Opinión
La Jornada Maya
21/08/2026 | Ciudad de México
La presidenta Claudia Sheinbaum Pardo reiteró que la postura asumida por México en la Organización de Estados Americanos (OEA) respecto al gobierno de Nicaragua se sustentó en los principios constitucionales de autodeterminación de los pueblos y la no intervención. La mandataria se refería al voto de nuestro país en contra de una resolución impulsada por Estados Unidos, que cataloga la crisis política de ese país de Centroamérica como una amenaza a la seguridad regional y convoca a una reunión de cancilleres que discuta acciones frente al plan del gobierno de Daniel Ortega y Rosario Murillo de excluir a la oposición de las elecciones.
Como explicó el representante de México ante dicho organismo, Alejandro Encinas, el gobierno mexicano está dispuesto a “participar constructivamente” en los esfuerzos por atender la crisis política y de derechos humanos en la nación centroamericana. A lo que se opone es a aprobar una resolución cuyo alcance no fue precisado y que, al invocar el pretexto de la seguridad para intervenir en los asuntos internos de un país soberano, abre la puerta a emprender “acciones que excedan las facultades” de la OEA, un formulismo diplomático empleado por Encinas para aludir a las acciones militares con que la Casa Blanca ya amenazó a todos los pueblos del continente.

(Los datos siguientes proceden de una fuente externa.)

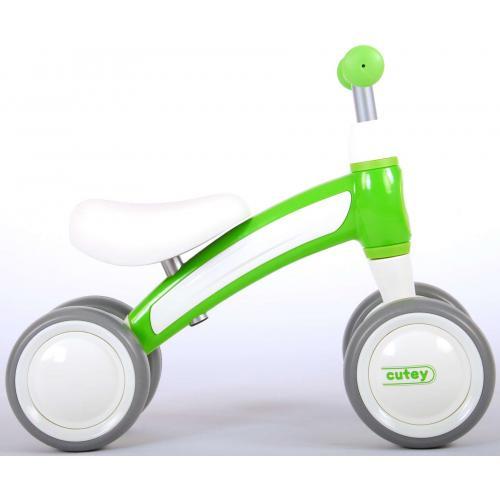 QPlay Cutey Ride On Walking Bike - Boys and Girls - Green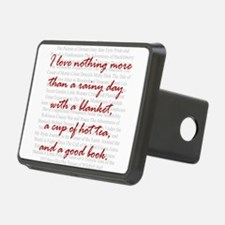 Unique Book quotes Hitch Cover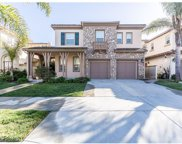 1524 TWIN TIDES Place, Oxnard image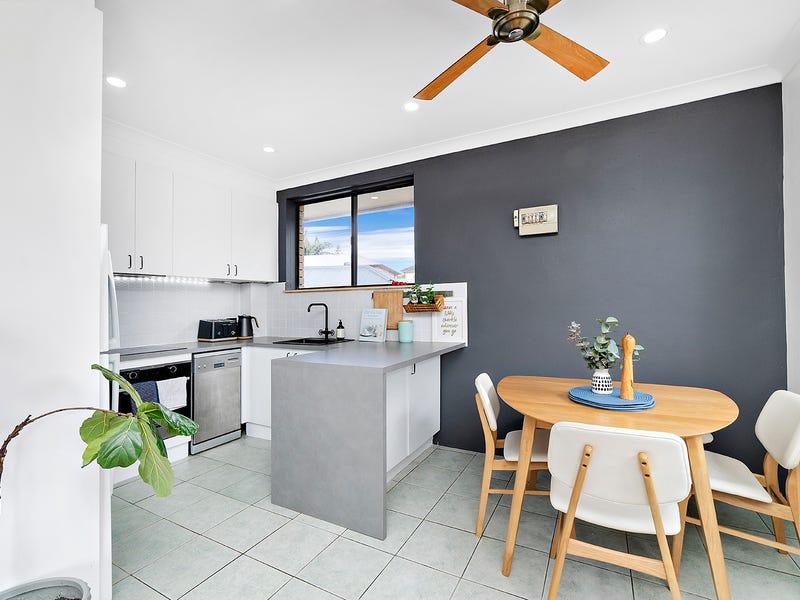 5/7 David Street, West Wollongong, NSW 2500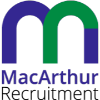 MacArthur Recruitment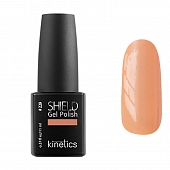 KINETICS Professional Nail Systems Гель-лак SHIELD 11 мл (229S) KGP229S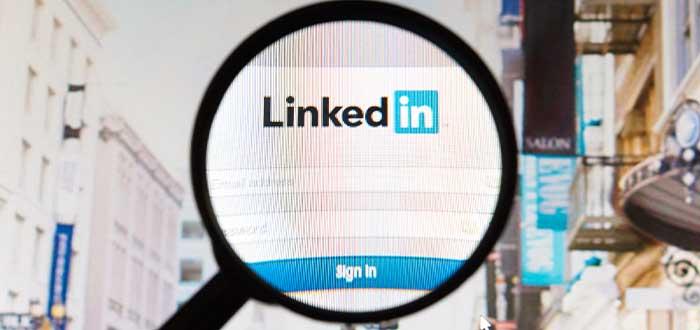 Busca contactos canadienses en Linked In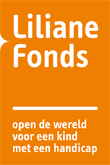 logo_lilianefonds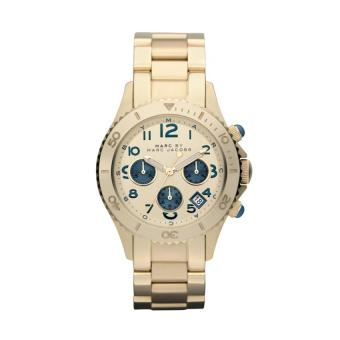 Marc by Marc Jacobs MBM3158 Price Philippines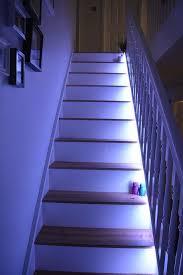led light design amusing led stairwell lighting stair lighting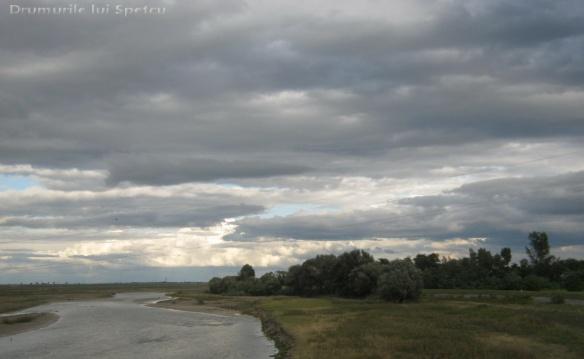 2012 08 06-15 (La Mare Si Nu Numai) 670 [Rezolutia desktop-ului]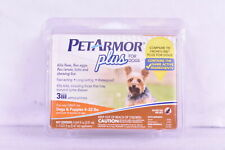 Pet Armor Plus Flea & Tick Treatment for Puppies and Small Dogs Between 4-22lbs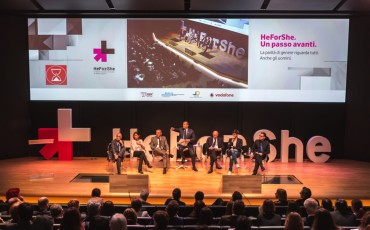 "Next Group con Vodafone per ""HeForShe"""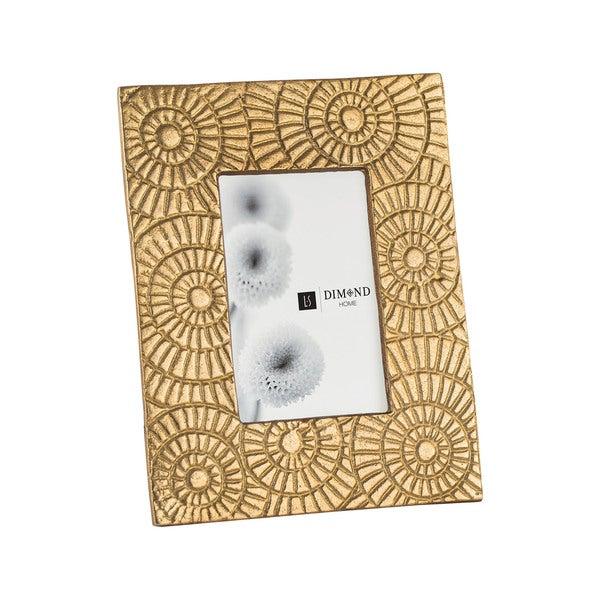 Dimond Home Large Ripple Ring Frame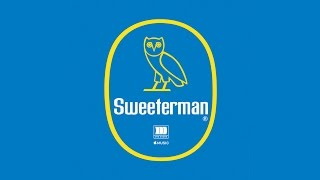 Drake - Sweeterman (CDQ/Explicit Version)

Con estos posicionamientos, el Estado mexicano muestra la aplicación, en una circunstancia extrema, de los principios constitucionales de política exterior y de la Doctrina Estrada. Debe remarcarse que esta posición no supone un respaldo a la dictadura Ortega-Murillo, un régimen indefendible que reprime, censura, persigue de manera implacable a sus opositores, confisca propiedades sin otra base que las críticas de sus dueños y hasta se arroga la facultad de quitar la nacionalidad a quienes le incomodan. Simplemente, es un rechazo a la pretensión igualmente dictatorial de hacer pasar una situación interna como una inexistente amenaza a la seguridad hemisférica.
En este contexto, es preciso recordar que la OEA no es un organismo neutral ni mucho menos democrático, como quedó demostrado en la votación de ayer, en la que 29 países obedecieron al chasquido de dedos de Washington y sólo México y Brasil mantuvieron posturas independientes. Es bien conocido el papel de ese organismo como “ministerio de las colonias” estadunidense y el hecho de que sus valoraciones de la democracia están supeditadas a que un gobierno sea sumiso o no a la superpotencia queda evidenciado por el contraste entre el trato dispensado a Nicaragua y al no menos antidemocrático régimen de Nayib Bukele en El Salvador: en la nación más pequeña de Centroamérica se encarcela sin pruebas, se declara culpables en juicios multitudinarios, se criminaliza tanto a la oposición como a cualquier manifestación de disenso, y el poder está tan concentrado en las manos del autócrata como ocurre en la Managua de la “pareja presidencial”. En cuanto a respaldar las injerencias de la OEA y los cambios de régimen impulsados por Washington, es necesario voltear a Ecuador para constatar cuánto se deteriora un país al caer en la órbita estadunidense: desde que la Revolución Ciudadana fue sustituida por gobiernos peleles de la Casa Blanca, ese país vive una crisis permanente en todos los planos y es muy significativo que en este lapso pasó de ser una de las regiones más seguras a la más violenta, pese a adoptar los discursos de mano dura, el populismo penal y permitir la acción de las fuerzas armadas estadunidenses dentro de sus fronteras.
En suma, nadie niega ni mucho menos aprueba la sofocante opresión que padece el pueblo nicaragüense, pero lo que procede no es desatar el mal del imperialismo contra el mal de la dictadura, sino buscar las vías para que sean los propios nicaragüenses quienes decidan cómo gestionar sus problemas y moldear su futuro.